Now it was Matthew’s turn to look confused. “You knew it wasn’t really Gracie?” he said to his son. “I never worried about you! You were hardly ever around. How’d you know?”
And all of a sudden, everything clicked into place.
“I know how,” I said. “Cameron told him. She didn’t know right away, any more than the rest of us did. It took her a while to figure it out. But when she did her senior biology project, she did it on eye color and genetics. You and my mom couldn’t have had a green-eyed child.”
Mark collapsed onto the couch. His legs simply gave out from under him. “Dad, she was going to call the police,” he said. “She was going to tell them you’d kidnapped a kid to take Gracie’s place, because Gracie had died.”
“It was you, Mark,” I said, feeling that my voice was coming from somewhere very far away. “It was you. You picked her up when she was on her way back from school. You told her-what did you tell her?”
“I told her that you’d had an accident,” he said. “I was on my motorbike that day, so I told her to leave the backpack by the road. She didn’t ask any questions. She got on. I went toward the hospital, but I pulled off at an empty gas station because I told her something was wrong with my bike. I told her to go around back to see if there was an air pump. I went after her.”
“How did you do it?” I said, very quietly.
He looked up at me with an expression I hope I never see again. He was ashamed, he was horrified, and he was pleased. “I choked her to death,” he said. “I have big hands, and she was so small. It didn’t take long. I had to leave her there, because I couldn’t get her back on the bike. I went later, with Dad’s truck. I wanted to leave her there, but I was afraid you’d find her, you freak.”
My head swam and I sat abruptly on the armchair. Tolliver hit Mark with everything he had, and Mark collapsed sideways, bleeding from the mouth. Matthew was standing exactly where he’d been, his mouth literally hanging open.
“I did it for you, Dad,” Mark mumbled. He spat out blood and a tooth. “Dad, I did it for you.”
“And then they arrested me anyway,” Matthew said, as if that was the important part of the story.
“Where is she, Mark?”
“You and your family,” he said. “You’ve been nothing but trouble. First the baby, then Cameron going to call the police on Dad, and now you getting Tolliver to marry you.”

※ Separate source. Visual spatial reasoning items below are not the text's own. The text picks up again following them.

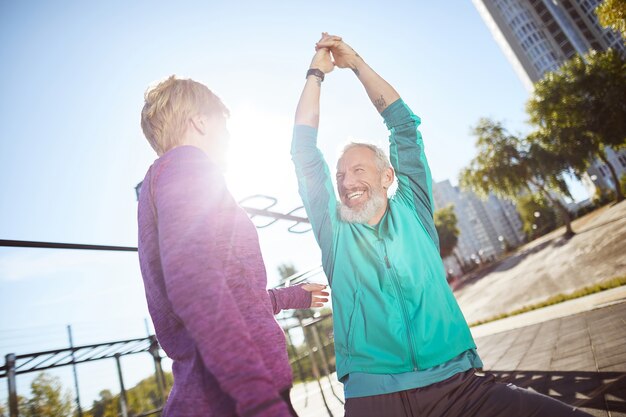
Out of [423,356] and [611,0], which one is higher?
[611,0]

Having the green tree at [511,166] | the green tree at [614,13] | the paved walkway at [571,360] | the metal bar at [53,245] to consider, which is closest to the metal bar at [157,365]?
the paved walkway at [571,360]

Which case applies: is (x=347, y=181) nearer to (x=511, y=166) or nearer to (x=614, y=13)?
(x=614, y=13)

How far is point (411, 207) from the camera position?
6.63ft

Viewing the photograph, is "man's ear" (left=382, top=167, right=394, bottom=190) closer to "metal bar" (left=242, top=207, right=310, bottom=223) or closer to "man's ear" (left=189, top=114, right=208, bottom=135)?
"man's ear" (left=189, top=114, right=208, bottom=135)

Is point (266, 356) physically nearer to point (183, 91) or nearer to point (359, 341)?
point (359, 341)

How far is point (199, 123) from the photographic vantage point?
124 centimetres

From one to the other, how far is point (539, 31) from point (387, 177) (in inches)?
2999

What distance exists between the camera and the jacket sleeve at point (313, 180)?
2.00 m

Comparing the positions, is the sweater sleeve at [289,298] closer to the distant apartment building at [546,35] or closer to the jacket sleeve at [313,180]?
the jacket sleeve at [313,180]

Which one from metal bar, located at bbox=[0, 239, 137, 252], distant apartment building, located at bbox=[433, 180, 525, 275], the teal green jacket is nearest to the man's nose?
the teal green jacket

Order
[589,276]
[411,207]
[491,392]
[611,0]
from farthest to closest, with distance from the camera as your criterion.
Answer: [589,276] < [611,0] < [411,207] < [491,392]

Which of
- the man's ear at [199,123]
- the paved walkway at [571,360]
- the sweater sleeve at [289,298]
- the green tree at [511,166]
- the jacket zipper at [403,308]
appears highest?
the green tree at [511,166]

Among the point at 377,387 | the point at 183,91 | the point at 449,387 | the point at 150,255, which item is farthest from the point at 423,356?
the point at 183,91

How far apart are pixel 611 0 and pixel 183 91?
1351cm
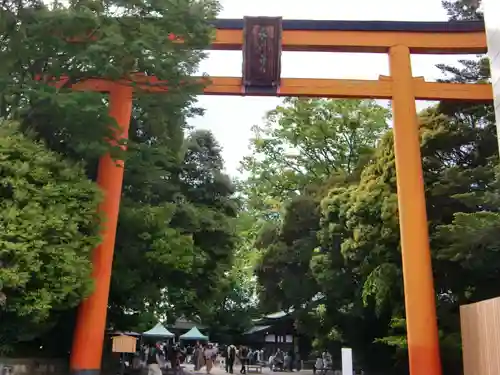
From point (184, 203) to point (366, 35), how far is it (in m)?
7.34

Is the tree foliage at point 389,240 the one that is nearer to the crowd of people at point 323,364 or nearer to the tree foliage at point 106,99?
the crowd of people at point 323,364

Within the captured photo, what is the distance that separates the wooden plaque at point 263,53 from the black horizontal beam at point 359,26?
33 cm

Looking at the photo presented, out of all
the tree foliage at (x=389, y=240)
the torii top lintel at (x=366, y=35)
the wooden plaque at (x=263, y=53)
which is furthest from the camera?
the torii top lintel at (x=366, y=35)

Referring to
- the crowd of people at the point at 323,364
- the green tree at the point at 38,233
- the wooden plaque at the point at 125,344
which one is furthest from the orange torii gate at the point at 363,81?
the crowd of people at the point at 323,364

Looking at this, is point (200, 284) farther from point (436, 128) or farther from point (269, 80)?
point (436, 128)

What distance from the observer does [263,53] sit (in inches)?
557

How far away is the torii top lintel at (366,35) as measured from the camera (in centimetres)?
1424

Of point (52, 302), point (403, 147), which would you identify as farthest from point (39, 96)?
point (403, 147)

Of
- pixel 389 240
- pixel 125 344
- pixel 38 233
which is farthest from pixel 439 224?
pixel 38 233

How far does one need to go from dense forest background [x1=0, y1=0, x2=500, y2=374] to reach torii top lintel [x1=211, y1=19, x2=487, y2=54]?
4.01 ft

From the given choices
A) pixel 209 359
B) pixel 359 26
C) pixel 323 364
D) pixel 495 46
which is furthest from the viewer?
pixel 209 359

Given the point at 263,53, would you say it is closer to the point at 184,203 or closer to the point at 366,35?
the point at 366,35

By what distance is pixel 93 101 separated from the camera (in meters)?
11.1

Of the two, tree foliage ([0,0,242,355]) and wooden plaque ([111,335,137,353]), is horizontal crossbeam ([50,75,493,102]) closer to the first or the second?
tree foliage ([0,0,242,355])
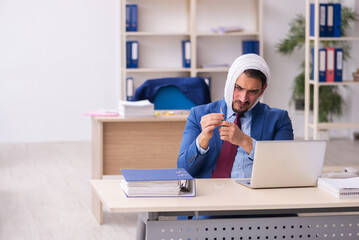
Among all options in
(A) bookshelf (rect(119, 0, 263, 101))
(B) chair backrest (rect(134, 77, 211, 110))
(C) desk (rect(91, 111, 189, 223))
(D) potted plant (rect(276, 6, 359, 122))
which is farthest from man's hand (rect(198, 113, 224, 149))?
(D) potted plant (rect(276, 6, 359, 122))

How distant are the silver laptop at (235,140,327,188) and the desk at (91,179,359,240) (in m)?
0.04

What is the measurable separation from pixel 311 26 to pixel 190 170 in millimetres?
4196

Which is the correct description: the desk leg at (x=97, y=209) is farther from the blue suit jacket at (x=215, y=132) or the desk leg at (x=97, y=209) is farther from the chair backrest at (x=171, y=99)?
the blue suit jacket at (x=215, y=132)

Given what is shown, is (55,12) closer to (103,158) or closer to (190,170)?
(103,158)

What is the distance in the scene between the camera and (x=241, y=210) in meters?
2.08

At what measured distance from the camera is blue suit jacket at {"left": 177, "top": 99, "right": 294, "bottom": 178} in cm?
255

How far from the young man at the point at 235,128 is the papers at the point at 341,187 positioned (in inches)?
15.0

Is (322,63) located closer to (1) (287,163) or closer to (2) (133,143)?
(2) (133,143)

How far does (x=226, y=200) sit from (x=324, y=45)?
19.1 ft

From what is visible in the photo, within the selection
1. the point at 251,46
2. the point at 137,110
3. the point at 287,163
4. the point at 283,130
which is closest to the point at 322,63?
the point at 251,46

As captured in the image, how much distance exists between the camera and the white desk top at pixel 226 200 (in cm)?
194

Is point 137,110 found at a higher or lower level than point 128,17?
lower

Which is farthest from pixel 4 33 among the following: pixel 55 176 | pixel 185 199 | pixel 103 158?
pixel 185 199

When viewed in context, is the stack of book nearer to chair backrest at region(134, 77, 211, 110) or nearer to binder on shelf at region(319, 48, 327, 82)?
binder on shelf at region(319, 48, 327, 82)
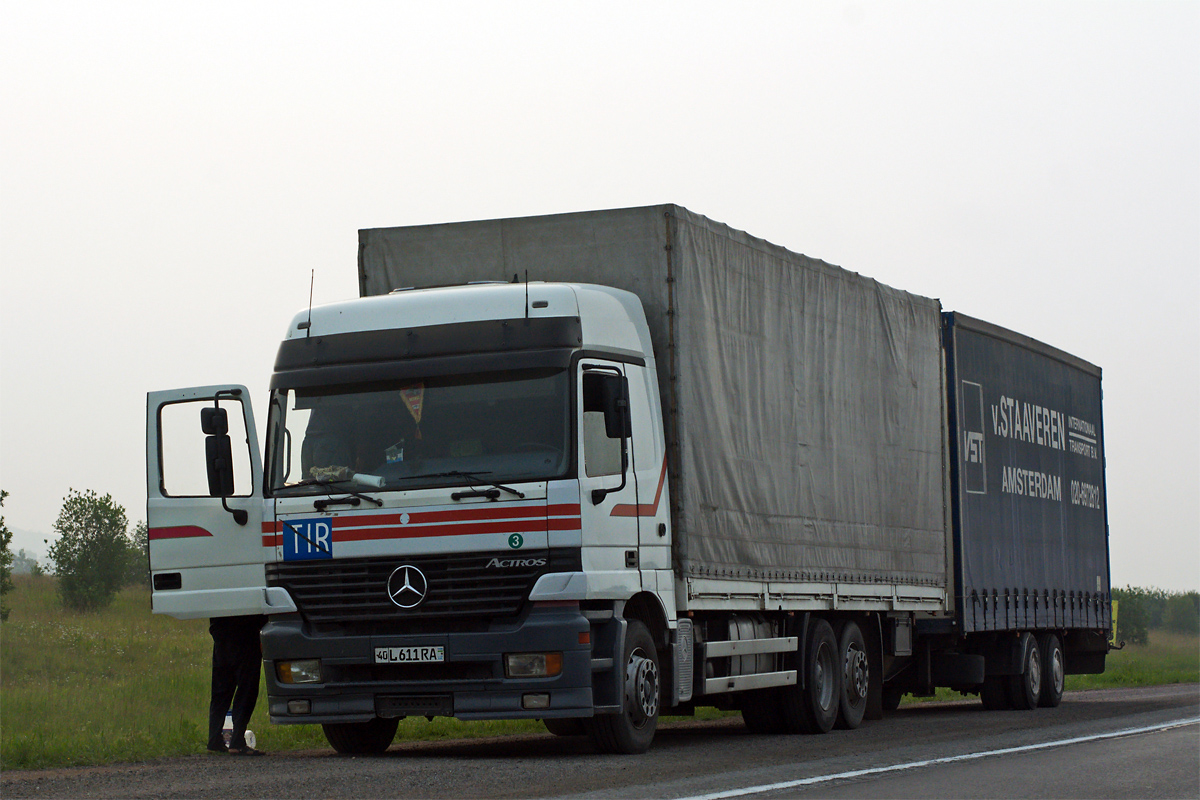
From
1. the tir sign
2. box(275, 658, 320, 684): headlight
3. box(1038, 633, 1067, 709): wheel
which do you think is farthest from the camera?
box(1038, 633, 1067, 709): wheel

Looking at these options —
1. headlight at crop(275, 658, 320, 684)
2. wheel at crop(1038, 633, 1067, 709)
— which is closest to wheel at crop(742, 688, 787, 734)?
headlight at crop(275, 658, 320, 684)

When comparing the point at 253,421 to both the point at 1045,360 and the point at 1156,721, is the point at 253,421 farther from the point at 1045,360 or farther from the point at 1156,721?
the point at 1045,360

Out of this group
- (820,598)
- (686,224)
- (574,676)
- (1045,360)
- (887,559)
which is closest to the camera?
(574,676)

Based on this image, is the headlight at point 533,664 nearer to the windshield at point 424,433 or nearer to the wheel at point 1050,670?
the windshield at point 424,433

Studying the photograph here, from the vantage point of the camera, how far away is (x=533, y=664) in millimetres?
10953

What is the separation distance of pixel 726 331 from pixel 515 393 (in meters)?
2.83

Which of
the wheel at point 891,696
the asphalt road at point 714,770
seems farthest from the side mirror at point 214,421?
the wheel at point 891,696

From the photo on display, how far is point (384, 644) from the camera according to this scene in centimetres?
1118

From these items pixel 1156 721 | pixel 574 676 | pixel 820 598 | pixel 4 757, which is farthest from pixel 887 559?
pixel 4 757

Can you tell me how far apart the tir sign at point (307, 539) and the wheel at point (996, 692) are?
35.6ft

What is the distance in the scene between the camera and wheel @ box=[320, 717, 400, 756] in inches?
486

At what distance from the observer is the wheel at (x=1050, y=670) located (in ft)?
67.6

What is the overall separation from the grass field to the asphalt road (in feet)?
2.48

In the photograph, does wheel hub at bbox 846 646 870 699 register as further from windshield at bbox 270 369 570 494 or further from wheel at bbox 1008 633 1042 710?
windshield at bbox 270 369 570 494
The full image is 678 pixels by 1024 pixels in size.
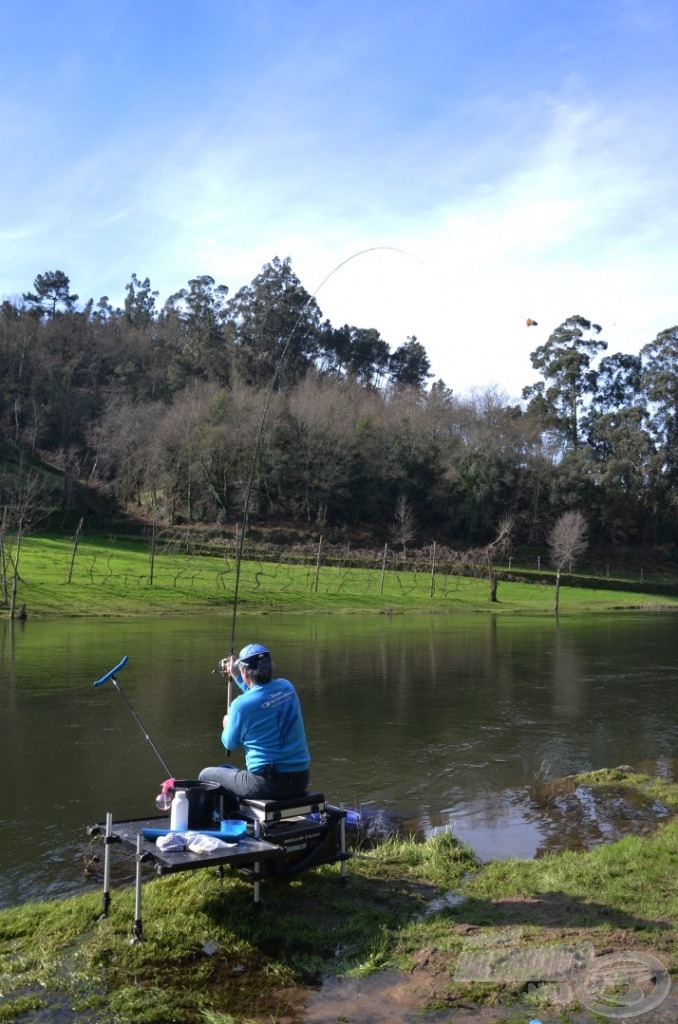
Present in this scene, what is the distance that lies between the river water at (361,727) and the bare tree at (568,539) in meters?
36.3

“Where is my sister, Mark?” I wanted to bury her, finally. I wanted to know where her bones were. I wanted to recognize her one last time. Somewhere over in Texarkana, she waited for me. I just wanted a location so I could get in the car and start driving. I could call Pete Gresham and ask him to meet me there.
“I’m not going to tell you,” he said. “You can’t have me arrested unless you find her, and I’m not going to tell you. My dad won’t say a word, and my brother won’t, either. Our word against yours.”
“Where is my sister?”
Matthew was still staring at Mark as if he’d never seen him before.
“Of course I’ll tell the police,” Tolliver said. “Why wouldn’t I, Mark?”
“We’re family, Tol. If you tell them about Cameron, then we’ll have to tell them about Gracie, and she won’t belong to anybody but Chip. Iona and Hank would have to give her up. You can imagine what Chip will do with her.”
“Chip’s dead, Mark. He killed himself yesterday.”
Mark looked blank for a minute. Then he said, “So then she’ll go to foster care, like Harper had to.”
“You’re trying to blackmail me into keeping quiet about my sister’s death by threatening my other sister? Mark, you are lower than a snake’s belly,” I said. “I can’t imagine you being related to Tolliver.”
“That’s the deal,” Mark said, and his mouth set in a mulish way.
There was a knock at the door. Talk about bad timing.